*** TEXTO

O grupo surrealista em 1930. Da esquerda para a direita: Tristan Tzara, Man Ray, Salvador Dalí, Hans Arp, Paul Éluard, Yves Tanguy, Max Ernst, André Breton, René Crevel

Escreveu Breton no Manifesto de 1924: "Ainda vivemos sob o império da lógica (...) Mas os procedimentos lógicos, em nossos dias, só se aplicam à resolução de problemas secundários. O racionalismo absoluto que continua em moda não permite considerar senão fatos dependendo estreitamente de nossa experiência. Os fins lógicos, ao contrário, nos escapam. Inútil acrescentar que à própria experiência foram impostos limites. Ela circula num gradeado de onde é cada vez mais difícil fazê-la sair. Ela se apóia, também ela, na utilidade imediata, e é guardada pelo bom senso. A pretexto de civilização e de progresso conseguiu-se banir do espírito tudo que se pode tachar, com ou sem razão, de superstição, de quimera; a proscrever todo modo de busca da verdade, não conforme ao uso comum. Ao que parece, foi um puro acaso que recentemente trouxe à luz uma parte do mundo intelectual, a meu ver, a mais importante, e da qual se afetava não querer saber. Agradeça-se a isso às descobertas de Freud."

******

> _DESCRIÇÃO DO EXERCÍCIO_: Escreva a continuação do texto sobre o grupo surrealista e o manifesto de Breton, começando logo após a última frase.

*** DADOS COLETADOS

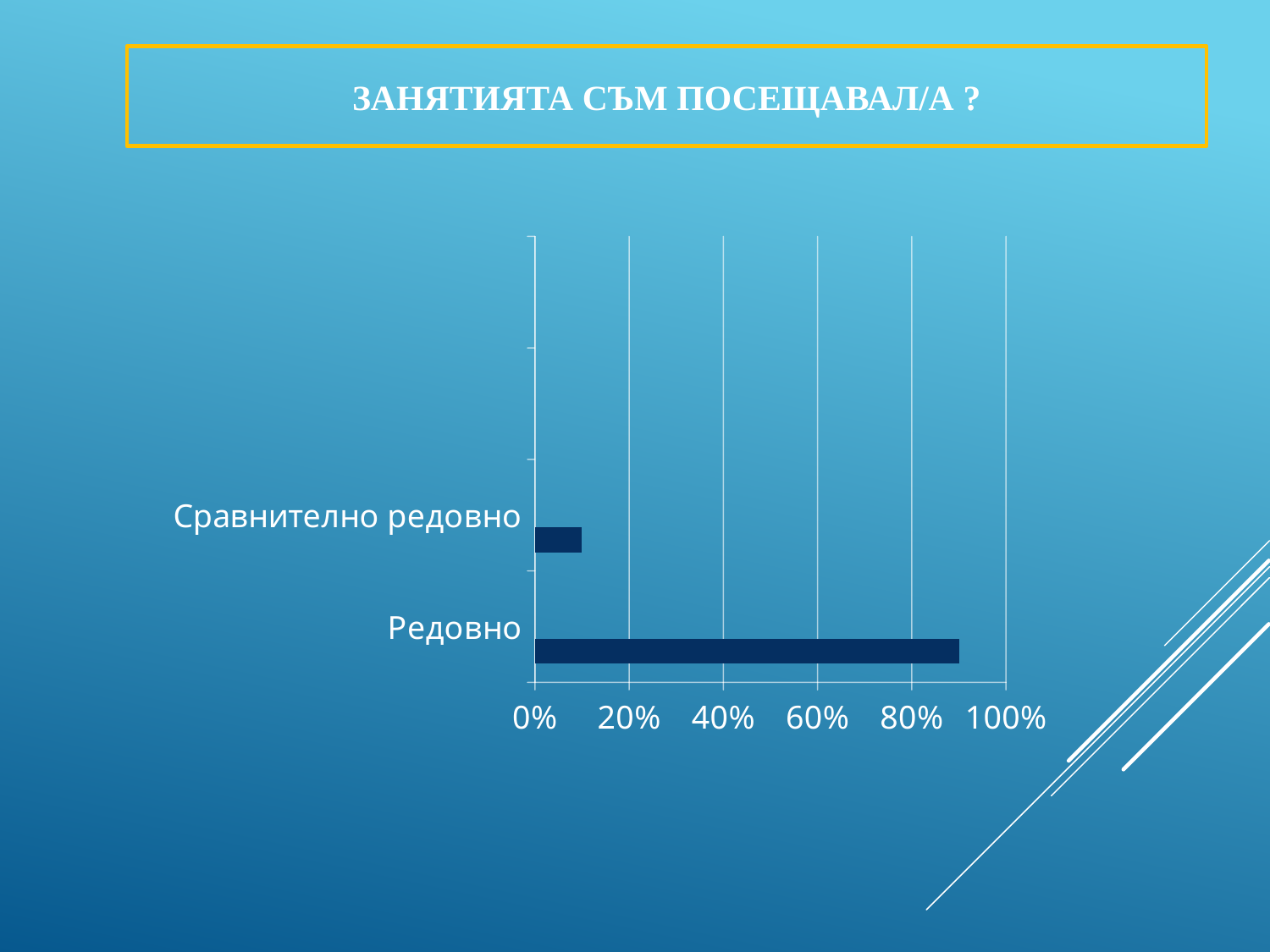
Is the value for Сравнително редовно greater or less than 20%? less How many categories are plotted in the bar chart? 2 What is the highest value shown on the x axis of the bar chart? 100% Is the value for Редовно greater or less than 100%? less Is the value for Сравнително редовно greater or less than 40%? less Which is larger, the value for Редовно or the value for Сравнително редовно? Редовно Which category has the lowest value in the bar chart? Сравнително редовно What is the title text shown above the chart on the slide? ЗАНЯТИЯТА СЪМ ПОСЕЩАВАЛ/А ? Which category has the highest value in the bar chart? Редовно What kind of chart is shown on the slide? bar chart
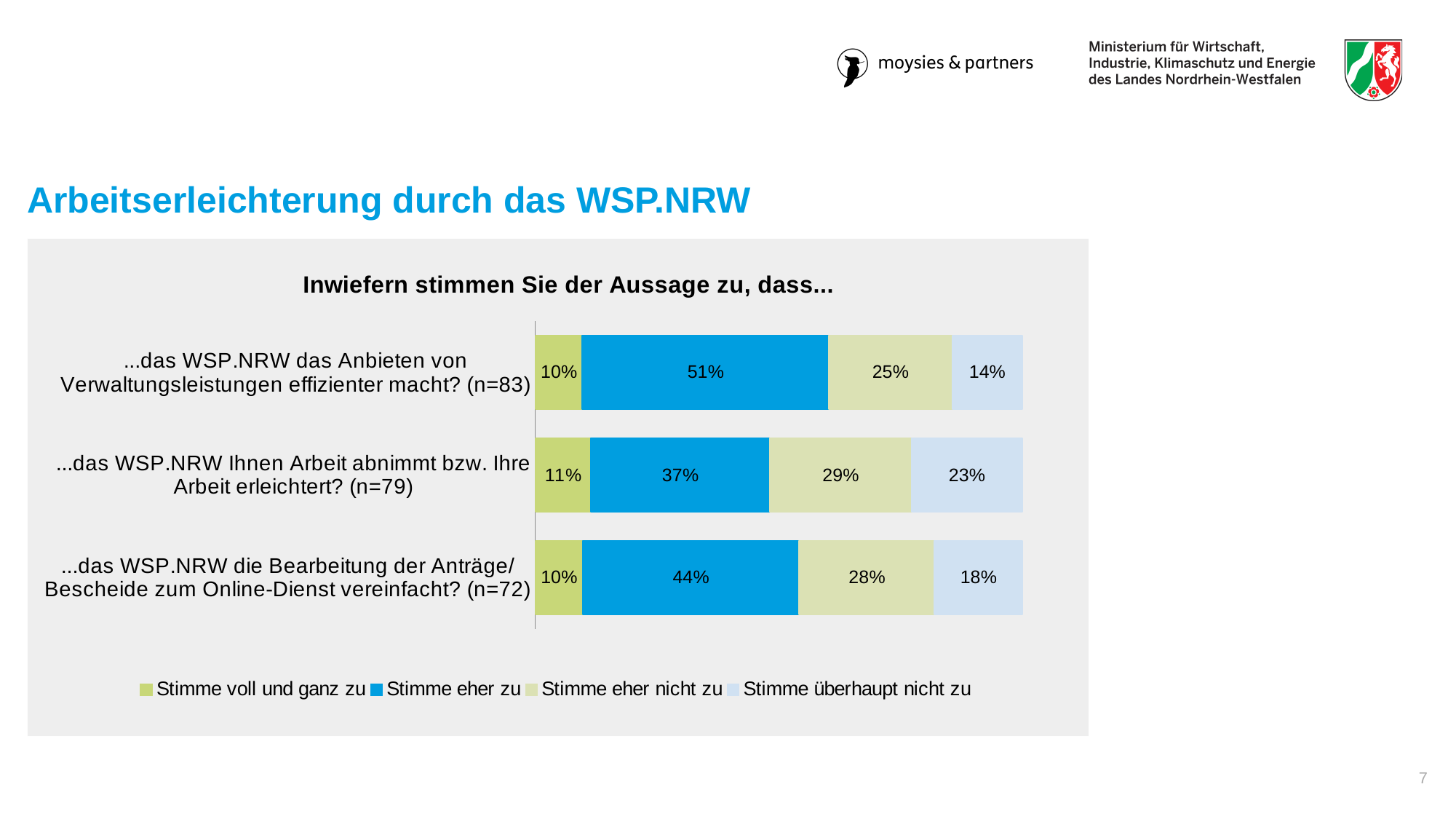
What is the 'Stimme überhaupt nicht zu' value for the statement that the WSP.NRW takes work off you or makes your work easier (n=79)? 23% What is the difference between the 'Stimme eher zu' values for the n=83 statement and the n=79 statement? 14% Which statement has the highest 'Stimme eher zu' value? ...das WSP.NRW das Anbieten von Verwaltungsleistungen effizienter macht? (n=83) What is the total of the stacked bar for the statement about simplifying processing of applications/notices (n=72)? 100% What is the 'Stimme eher zu' value for the statement that the WSP.NRW makes offering administrative services more efficient (n=83)? 51% What is the 'Stimme voll und ganz zu' value for the statement about the WSP.NRW taking work off you (n=79)? 11% Which statement has the lowest 'Stimme überhaupt nicht zu' value? ...das WSP.NRW das Anbieten von Verwaltungsleistungen effizienter macht? (n=83) What is the 'Stimme eher nicht zu' value for the statement that the WSP.NRW simplifies processing applications/notices for the online service (n=72)? 28% What kind of chart is shown on the slide? Stacked bar chart Which is larger: the 'Stimme eher nicht zu' value for the n=79 statement or for the n=72 statement? n=79 statement (29%) How many series does the legend list? 4 How many statements (categories) are shown in the chart? 3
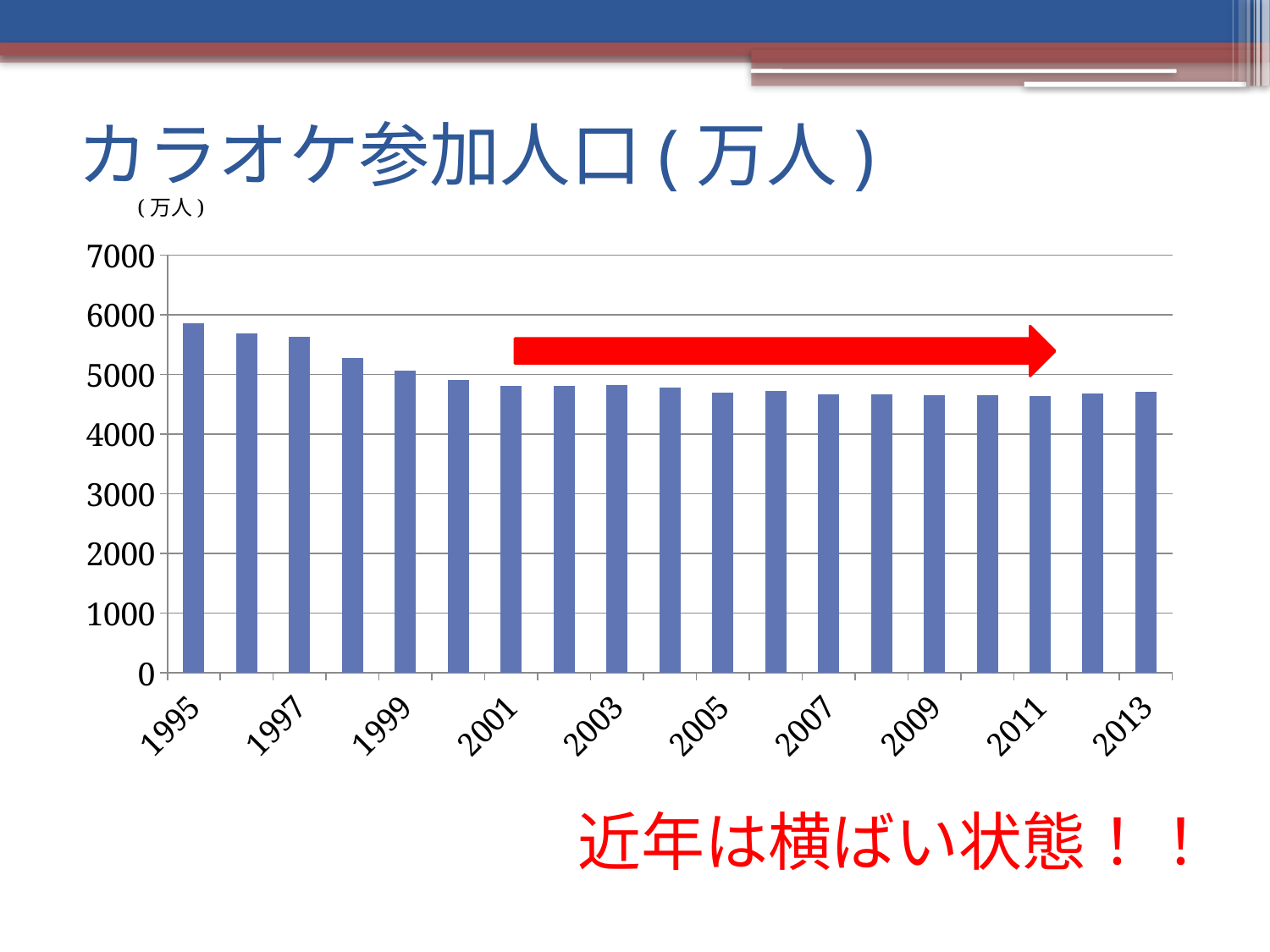
Which year has the highest karaoke participation population? 1995 Is the value for 2013 greater or less than 5000? less Is the value for 1995 greater or less than 5000? greater Is the value for 2007 greater or less than 4000? greater What is the title of the chart? カラオケ参加人口(万人) What kind of chart is shown on the slide? bar chart Which is larger, the value for 1997 or the value for 2005? 1997 How many years (bars) are plotted in the chart? 19 What unit is shown above the vertical axis of the chart? (万人) Which is larger, the value for 1995 or the value for 2013? 1995 Do the values generally rise or fall from 1995 to 2013? fall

******

> _RESPOSTA ABAIXO_:
Max Ernst, Chimère, óleo sobre tela, 114x146cm, 1928

Ao lançar oficialmente a base de seu movimento, com direito ao famoso verbete ("SURREALISMO, s.m. Automatismo psíquico puro pelo qual se propõe exprimir, seja verbalmente, seja por escrito, seja por qualquer outra maneira, o funcionamento real do pensamento. Ditado do pensamento, na ausência de todo controle exercido pela razão, fora de toda preocupação estética ou moral"), Breton já havia atraído um grupo numeroso de escritores e artistas plásticos que se identificavam com os ideais surrealistas. Entre eles, Paul Éluard, René Crevel, André Masson, Salvador Dalí, Joan Miró, Man Ray, Jean Arp, Yves Tanguy, Jacques Prévert, Giorgio de Chirico, Antonin Artaud, Max Morise e Gala Éluard (que depois se tornaria Gala Dalí). O dadaísta Duchamp esteve envolvido com o grupo, mas jamais aderiu de fato ao surrealismo.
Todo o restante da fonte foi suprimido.